"Big Lies," big nitpick
In the midst of an otherwise laudable chapter on liberals and their underrated toughness on terrorism, Joe Conason whips out an argument that is wrong in about 27 separately enumerable ways:
The recalcitrant Republicans later defeated another potentially important White House initiative. Led by then Senator John Ashcroft and computer industry lobbyists, they rejected proposals to tighten controls on encryption software and to ensure that law enforcement officials could crack the kinds of coded messages found on the laptop owned by Ramzi Yusef—the mastermind of the 1993 World Trade Center bombing. Intelligence experts believe that the September 11 plotters probably used encrypted computer links to communicate with their commanders in al-Qaeda.
I don’t have the heart or the energy to rebut this ridiculous, specious, nonsensical, counter-factual, technophobic, jingoist claptrap in full. But here’s the PowerPoint version.

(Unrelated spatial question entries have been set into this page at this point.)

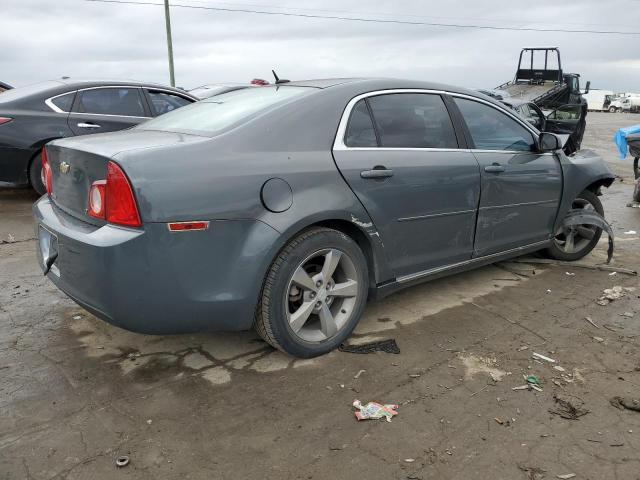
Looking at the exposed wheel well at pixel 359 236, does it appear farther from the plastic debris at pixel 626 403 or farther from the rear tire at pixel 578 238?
the rear tire at pixel 578 238

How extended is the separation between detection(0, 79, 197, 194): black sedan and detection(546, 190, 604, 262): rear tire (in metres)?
5.39

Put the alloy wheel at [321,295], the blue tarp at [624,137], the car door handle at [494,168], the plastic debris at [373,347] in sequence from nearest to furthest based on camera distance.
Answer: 1. the alloy wheel at [321,295]
2. the plastic debris at [373,347]
3. the car door handle at [494,168]
4. the blue tarp at [624,137]

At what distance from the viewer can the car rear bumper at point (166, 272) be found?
2.51 m

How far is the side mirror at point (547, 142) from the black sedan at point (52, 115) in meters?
5.14

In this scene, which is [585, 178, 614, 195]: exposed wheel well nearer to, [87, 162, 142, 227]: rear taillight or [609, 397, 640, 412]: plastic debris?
[609, 397, 640, 412]: plastic debris

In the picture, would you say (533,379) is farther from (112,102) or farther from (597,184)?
(112,102)

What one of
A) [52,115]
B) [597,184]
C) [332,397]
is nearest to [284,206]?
[332,397]

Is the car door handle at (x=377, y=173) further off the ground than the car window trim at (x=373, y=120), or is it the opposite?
the car window trim at (x=373, y=120)

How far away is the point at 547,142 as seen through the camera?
4336mm

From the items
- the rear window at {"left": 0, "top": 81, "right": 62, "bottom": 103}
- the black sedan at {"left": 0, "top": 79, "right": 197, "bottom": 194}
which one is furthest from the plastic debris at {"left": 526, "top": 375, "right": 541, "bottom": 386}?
the rear window at {"left": 0, "top": 81, "right": 62, "bottom": 103}

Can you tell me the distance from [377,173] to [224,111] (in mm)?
1024

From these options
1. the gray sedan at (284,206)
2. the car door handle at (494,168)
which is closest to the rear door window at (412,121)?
the gray sedan at (284,206)

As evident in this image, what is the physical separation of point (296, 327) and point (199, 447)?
Result: 874 mm

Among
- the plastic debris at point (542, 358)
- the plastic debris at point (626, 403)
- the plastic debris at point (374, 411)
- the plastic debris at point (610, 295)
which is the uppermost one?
the plastic debris at point (374, 411)
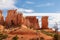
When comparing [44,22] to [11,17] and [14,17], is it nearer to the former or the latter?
[14,17]

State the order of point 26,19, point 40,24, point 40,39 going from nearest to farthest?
point 40,39
point 26,19
point 40,24

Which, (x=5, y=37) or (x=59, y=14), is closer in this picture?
(x=5, y=37)

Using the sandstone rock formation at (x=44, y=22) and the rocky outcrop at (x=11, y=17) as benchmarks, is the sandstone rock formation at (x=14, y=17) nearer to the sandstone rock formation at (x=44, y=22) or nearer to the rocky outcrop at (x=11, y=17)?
the rocky outcrop at (x=11, y=17)

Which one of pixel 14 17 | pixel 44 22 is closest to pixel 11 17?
pixel 14 17

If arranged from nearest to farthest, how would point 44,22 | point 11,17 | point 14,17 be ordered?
1. point 14,17
2. point 11,17
3. point 44,22

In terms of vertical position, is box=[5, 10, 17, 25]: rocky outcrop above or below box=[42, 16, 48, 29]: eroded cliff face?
above

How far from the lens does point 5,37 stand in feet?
114

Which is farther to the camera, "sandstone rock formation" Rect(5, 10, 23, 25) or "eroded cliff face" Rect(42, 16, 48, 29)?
"eroded cliff face" Rect(42, 16, 48, 29)

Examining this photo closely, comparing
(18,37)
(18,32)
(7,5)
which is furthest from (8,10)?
(18,37)

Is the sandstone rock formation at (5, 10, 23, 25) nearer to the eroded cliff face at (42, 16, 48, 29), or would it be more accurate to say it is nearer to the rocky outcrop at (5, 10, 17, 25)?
the rocky outcrop at (5, 10, 17, 25)

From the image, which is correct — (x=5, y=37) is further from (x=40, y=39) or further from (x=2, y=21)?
(x=2, y=21)

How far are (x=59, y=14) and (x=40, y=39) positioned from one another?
6.74m

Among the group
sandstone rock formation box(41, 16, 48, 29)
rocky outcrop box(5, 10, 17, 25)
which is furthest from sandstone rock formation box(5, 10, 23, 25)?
sandstone rock formation box(41, 16, 48, 29)

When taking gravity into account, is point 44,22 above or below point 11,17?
below
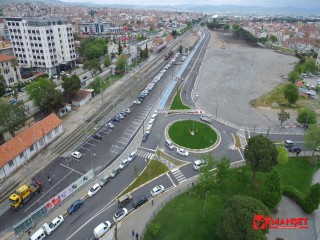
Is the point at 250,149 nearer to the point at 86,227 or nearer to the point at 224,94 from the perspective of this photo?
the point at 86,227

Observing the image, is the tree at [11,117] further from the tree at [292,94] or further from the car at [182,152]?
the tree at [292,94]

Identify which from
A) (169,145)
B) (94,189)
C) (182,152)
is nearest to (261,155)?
(182,152)

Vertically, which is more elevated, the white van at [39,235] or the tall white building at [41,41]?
the tall white building at [41,41]

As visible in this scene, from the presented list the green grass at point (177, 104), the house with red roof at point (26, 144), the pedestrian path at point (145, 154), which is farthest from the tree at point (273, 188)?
the house with red roof at point (26, 144)

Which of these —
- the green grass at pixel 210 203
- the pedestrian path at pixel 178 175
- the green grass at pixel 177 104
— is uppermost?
the green grass at pixel 210 203

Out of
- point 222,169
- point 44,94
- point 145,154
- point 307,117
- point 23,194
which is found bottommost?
point 145,154

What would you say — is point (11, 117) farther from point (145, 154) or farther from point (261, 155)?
point (261, 155)

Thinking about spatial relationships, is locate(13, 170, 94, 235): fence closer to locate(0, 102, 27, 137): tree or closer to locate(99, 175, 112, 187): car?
locate(99, 175, 112, 187): car
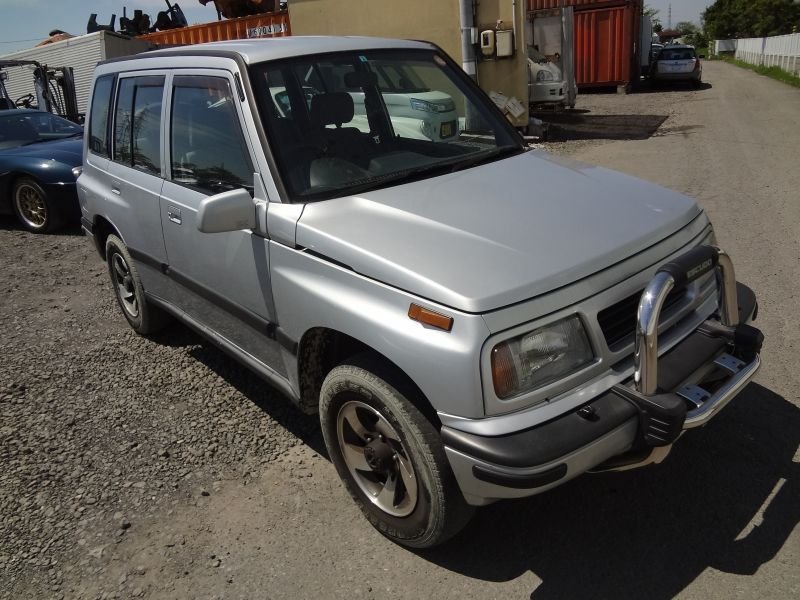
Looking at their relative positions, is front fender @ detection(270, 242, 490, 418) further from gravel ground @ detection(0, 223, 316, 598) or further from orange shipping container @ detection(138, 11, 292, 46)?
orange shipping container @ detection(138, 11, 292, 46)

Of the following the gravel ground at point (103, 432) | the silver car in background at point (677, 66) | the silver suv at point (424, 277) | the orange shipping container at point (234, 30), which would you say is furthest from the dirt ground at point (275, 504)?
the silver car in background at point (677, 66)

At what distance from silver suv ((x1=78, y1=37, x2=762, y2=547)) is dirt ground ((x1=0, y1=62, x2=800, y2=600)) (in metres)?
0.31

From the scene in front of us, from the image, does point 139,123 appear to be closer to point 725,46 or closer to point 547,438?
point 547,438

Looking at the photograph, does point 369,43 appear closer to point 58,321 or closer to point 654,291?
point 654,291

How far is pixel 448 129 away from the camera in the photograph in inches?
148

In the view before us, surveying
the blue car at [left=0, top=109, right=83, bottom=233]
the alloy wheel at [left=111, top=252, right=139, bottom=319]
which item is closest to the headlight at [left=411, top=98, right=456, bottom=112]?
the alloy wheel at [left=111, top=252, right=139, bottom=319]

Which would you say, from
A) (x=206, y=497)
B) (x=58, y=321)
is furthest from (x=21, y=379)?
(x=206, y=497)

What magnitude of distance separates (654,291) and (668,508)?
3.63ft

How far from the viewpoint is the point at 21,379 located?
178 inches

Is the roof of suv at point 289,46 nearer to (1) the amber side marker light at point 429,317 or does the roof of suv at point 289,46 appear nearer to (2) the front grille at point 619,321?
(1) the amber side marker light at point 429,317

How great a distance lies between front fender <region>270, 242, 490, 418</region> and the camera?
2.23 metres

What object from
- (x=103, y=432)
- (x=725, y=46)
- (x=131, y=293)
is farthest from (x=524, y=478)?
(x=725, y=46)

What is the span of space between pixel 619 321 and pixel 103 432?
292cm

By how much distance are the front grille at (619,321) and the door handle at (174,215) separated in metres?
2.29
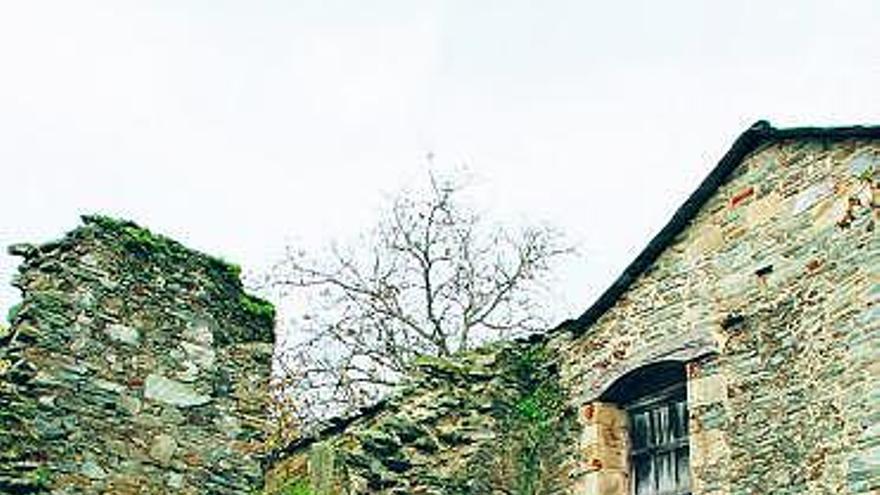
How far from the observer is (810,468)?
7.77 meters

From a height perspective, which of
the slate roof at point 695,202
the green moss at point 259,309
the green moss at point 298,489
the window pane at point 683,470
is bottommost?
the green moss at point 298,489

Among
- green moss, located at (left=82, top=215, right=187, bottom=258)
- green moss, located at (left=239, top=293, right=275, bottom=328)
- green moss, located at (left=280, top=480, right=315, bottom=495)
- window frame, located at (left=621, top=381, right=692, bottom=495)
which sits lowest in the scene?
green moss, located at (left=280, top=480, right=315, bottom=495)

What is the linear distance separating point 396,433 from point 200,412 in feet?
5.38

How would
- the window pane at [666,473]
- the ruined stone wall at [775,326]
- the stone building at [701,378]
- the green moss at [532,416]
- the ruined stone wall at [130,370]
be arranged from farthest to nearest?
the green moss at [532,416] < the window pane at [666,473] < the ruined stone wall at [130,370] < the stone building at [701,378] < the ruined stone wall at [775,326]

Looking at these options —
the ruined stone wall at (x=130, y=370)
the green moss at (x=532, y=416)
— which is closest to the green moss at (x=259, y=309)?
the ruined stone wall at (x=130, y=370)

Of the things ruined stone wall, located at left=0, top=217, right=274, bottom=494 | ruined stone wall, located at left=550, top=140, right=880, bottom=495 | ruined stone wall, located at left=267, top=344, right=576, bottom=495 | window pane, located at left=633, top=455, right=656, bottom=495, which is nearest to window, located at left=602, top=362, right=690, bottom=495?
window pane, located at left=633, top=455, right=656, bottom=495

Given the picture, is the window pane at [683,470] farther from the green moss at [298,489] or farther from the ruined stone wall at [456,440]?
the green moss at [298,489]

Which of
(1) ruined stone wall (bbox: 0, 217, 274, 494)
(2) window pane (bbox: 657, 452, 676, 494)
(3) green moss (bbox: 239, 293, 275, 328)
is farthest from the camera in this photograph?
(3) green moss (bbox: 239, 293, 275, 328)

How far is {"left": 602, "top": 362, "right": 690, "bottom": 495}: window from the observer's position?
9.05m

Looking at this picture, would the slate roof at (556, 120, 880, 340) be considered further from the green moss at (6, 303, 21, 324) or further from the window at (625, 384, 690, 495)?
the green moss at (6, 303, 21, 324)

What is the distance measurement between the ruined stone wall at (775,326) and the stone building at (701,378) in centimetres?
1

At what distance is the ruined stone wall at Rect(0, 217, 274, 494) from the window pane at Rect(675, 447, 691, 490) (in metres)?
3.15

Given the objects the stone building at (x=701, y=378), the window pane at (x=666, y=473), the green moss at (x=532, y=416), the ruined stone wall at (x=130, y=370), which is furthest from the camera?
the green moss at (x=532, y=416)

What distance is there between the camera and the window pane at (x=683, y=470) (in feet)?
29.1
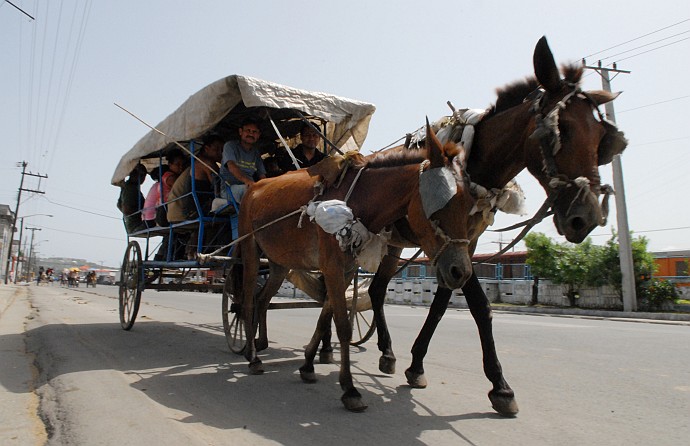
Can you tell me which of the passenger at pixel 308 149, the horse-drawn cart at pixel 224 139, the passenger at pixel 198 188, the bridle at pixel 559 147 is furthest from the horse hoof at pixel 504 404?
the passenger at pixel 198 188

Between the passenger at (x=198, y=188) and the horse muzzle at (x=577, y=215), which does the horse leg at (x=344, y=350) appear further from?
the passenger at (x=198, y=188)

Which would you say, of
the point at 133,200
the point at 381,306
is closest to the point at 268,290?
the point at 381,306

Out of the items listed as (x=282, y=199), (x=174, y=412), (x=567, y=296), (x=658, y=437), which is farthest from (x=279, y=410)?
(x=567, y=296)

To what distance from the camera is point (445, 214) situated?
3309 millimetres

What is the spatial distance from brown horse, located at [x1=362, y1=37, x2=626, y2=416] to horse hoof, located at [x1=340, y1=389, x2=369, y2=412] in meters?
0.84

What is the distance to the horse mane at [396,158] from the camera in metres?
3.88

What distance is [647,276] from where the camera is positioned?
18.9 metres

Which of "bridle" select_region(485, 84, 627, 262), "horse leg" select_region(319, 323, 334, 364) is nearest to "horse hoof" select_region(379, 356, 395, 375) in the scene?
"horse leg" select_region(319, 323, 334, 364)

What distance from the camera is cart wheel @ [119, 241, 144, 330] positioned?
25.2ft

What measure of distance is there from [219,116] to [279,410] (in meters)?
3.62

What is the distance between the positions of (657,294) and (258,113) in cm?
1745

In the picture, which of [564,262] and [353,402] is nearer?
[353,402]

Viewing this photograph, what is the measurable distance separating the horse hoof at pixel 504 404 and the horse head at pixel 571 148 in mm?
1142

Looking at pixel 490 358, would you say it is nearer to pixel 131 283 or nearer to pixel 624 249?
pixel 131 283
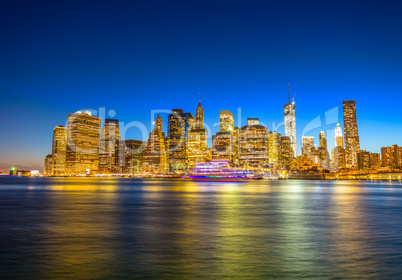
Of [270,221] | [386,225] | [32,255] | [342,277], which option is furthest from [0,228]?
[386,225]

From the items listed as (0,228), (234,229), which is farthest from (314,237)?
(0,228)

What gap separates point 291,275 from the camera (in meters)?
13.4

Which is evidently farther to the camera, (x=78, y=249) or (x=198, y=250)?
(x=198, y=250)

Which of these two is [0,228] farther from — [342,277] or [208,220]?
[342,277]

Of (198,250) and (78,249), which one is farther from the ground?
(78,249)

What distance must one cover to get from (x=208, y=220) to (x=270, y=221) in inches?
213

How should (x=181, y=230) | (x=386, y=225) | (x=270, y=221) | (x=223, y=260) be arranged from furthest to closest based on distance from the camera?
1. (x=270, y=221)
2. (x=386, y=225)
3. (x=181, y=230)
4. (x=223, y=260)

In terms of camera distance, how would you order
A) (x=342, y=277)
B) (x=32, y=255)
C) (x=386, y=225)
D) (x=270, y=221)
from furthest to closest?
1. (x=270, y=221)
2. (x=386, y=225)
3. (x=32, y=255)
4. (x=342, y=277)

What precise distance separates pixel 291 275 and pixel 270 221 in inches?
708

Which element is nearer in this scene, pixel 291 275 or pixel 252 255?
pixel 291 275

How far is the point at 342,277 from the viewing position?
13070mm

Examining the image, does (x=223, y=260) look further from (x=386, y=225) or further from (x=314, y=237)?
(x=386, y=225)

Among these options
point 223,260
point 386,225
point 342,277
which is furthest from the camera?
point 386,225


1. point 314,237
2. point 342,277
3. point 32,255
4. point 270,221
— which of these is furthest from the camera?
point 270,221
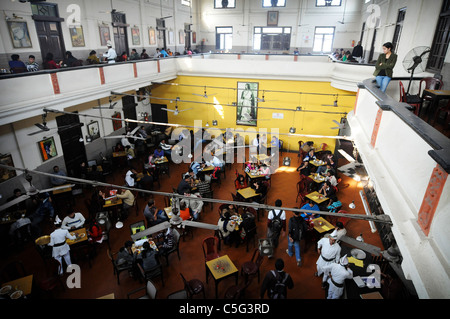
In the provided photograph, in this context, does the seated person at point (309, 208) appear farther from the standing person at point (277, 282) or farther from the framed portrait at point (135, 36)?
the framed portrait at point (135, 36)

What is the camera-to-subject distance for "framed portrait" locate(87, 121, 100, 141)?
39.9ft

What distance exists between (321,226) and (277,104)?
837 centimetres

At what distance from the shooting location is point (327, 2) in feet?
66.2

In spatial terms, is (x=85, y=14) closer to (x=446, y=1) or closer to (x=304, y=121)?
(x=304, y=121)

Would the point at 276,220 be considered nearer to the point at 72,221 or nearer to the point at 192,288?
the point at 192,288

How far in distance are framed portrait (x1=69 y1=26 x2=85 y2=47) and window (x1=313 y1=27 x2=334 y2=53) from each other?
16.8m

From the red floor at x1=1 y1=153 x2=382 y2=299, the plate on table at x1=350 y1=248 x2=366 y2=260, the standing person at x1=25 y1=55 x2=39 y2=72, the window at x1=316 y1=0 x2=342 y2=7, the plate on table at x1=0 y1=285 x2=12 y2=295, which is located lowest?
the red floor at x1=1 y1=153 x2=382 y2=299

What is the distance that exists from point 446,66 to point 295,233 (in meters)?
5.76

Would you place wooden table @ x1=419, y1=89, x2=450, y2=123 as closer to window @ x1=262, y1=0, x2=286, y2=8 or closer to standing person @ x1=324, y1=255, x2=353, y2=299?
standing person @ x1=324, y1=255, x2=353, y2=299

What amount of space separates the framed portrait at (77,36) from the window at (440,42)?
13346mm

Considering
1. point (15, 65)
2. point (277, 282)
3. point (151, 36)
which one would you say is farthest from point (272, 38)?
point (277, 282)

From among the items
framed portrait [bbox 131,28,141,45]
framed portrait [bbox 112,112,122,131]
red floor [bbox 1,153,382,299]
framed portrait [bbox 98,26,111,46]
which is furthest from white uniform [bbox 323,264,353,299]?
framed portrait [bbox 131,28,141,45]

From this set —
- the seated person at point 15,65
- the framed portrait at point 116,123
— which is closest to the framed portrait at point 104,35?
the framed portrait at point 116,123

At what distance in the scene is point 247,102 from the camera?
14930 millimetres
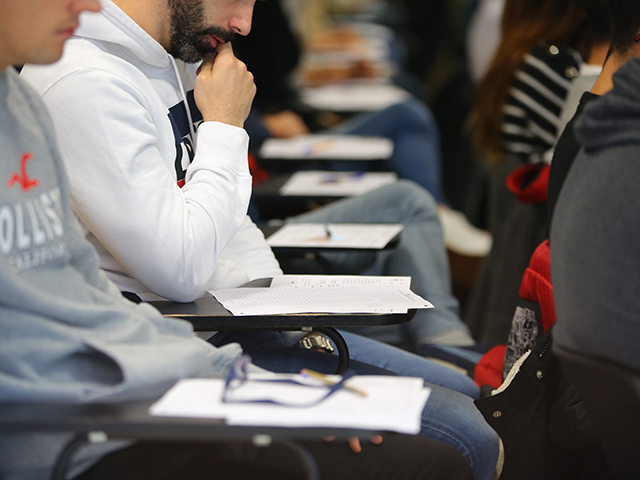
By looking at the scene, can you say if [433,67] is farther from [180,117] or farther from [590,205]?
[590,205]

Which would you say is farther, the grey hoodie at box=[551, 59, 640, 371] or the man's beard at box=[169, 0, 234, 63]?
the man's beard at box=[169, 0, 234, 63]

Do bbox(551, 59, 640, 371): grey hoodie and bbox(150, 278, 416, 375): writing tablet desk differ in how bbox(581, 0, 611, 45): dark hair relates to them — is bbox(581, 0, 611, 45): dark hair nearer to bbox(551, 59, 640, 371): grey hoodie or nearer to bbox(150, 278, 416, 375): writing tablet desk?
bbox(551, 59, 640, 371): grey hoodie

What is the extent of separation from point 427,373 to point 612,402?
585 mm

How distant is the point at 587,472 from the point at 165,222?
82 cm

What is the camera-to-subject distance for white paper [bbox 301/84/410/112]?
391 centimetres

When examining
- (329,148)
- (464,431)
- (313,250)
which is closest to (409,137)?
(329,148)

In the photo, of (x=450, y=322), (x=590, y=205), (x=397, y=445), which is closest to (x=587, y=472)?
(x=397, y=445)

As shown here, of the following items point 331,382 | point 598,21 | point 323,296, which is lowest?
point 323,296

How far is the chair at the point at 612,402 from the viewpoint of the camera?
35.6 inches

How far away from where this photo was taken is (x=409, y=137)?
10.8ft

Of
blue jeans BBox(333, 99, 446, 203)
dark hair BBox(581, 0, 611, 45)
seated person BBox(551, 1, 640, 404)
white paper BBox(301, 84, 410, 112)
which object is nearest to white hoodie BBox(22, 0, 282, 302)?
seated person BBox(551, 1, 640, 404)

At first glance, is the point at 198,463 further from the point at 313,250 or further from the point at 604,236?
the point at 313,250

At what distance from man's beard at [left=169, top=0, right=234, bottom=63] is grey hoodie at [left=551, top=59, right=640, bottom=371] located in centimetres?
79

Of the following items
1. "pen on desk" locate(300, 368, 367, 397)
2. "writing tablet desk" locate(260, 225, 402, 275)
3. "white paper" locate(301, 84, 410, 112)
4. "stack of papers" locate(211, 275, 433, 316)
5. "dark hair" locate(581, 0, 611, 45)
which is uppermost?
"dark hair" locate(581, 0, 611, 45)
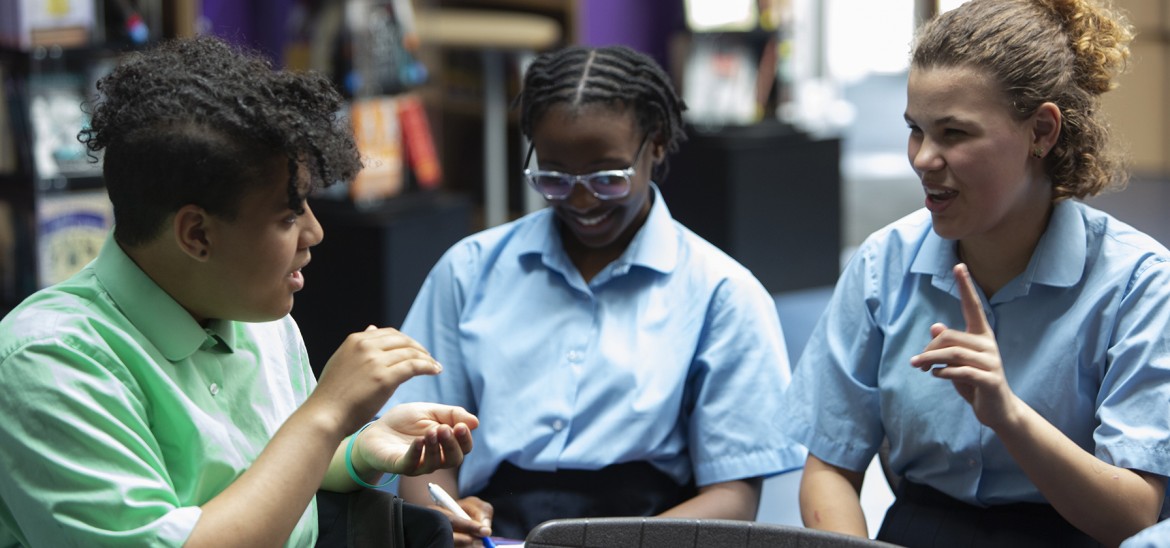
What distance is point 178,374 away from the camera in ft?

- Cryptography is math. Much of it is not even very hard math.
- Americans are not the only people who can do math.
Therefore:
- Banning the ‘export’ of cryptography is just as impossible as banning the ‘export’ of algebra.
- Also, it is not possible to install a backdoor for the FBI in every piece of cryptographic software, even if the law says that you have to. Haven’t we heard “if you criminalize guns, only criminals will have guns!” often enough?
- And trying to ban the export of cryptography would only result in unilateral American crypto disarmament. Prevent scientists from talking about their science, and their progress will slow, and some of them will go to places where they can speak and research freely. Net result: terrorists with better crypto than the FBI. Not “better than the FBI can break”—just plain better.
Ashcroft, to his credit, was on the right side in this fight. Clinton was wrong, and Conason is too. “Big Lies” is a good book, but it would have been better without this argument.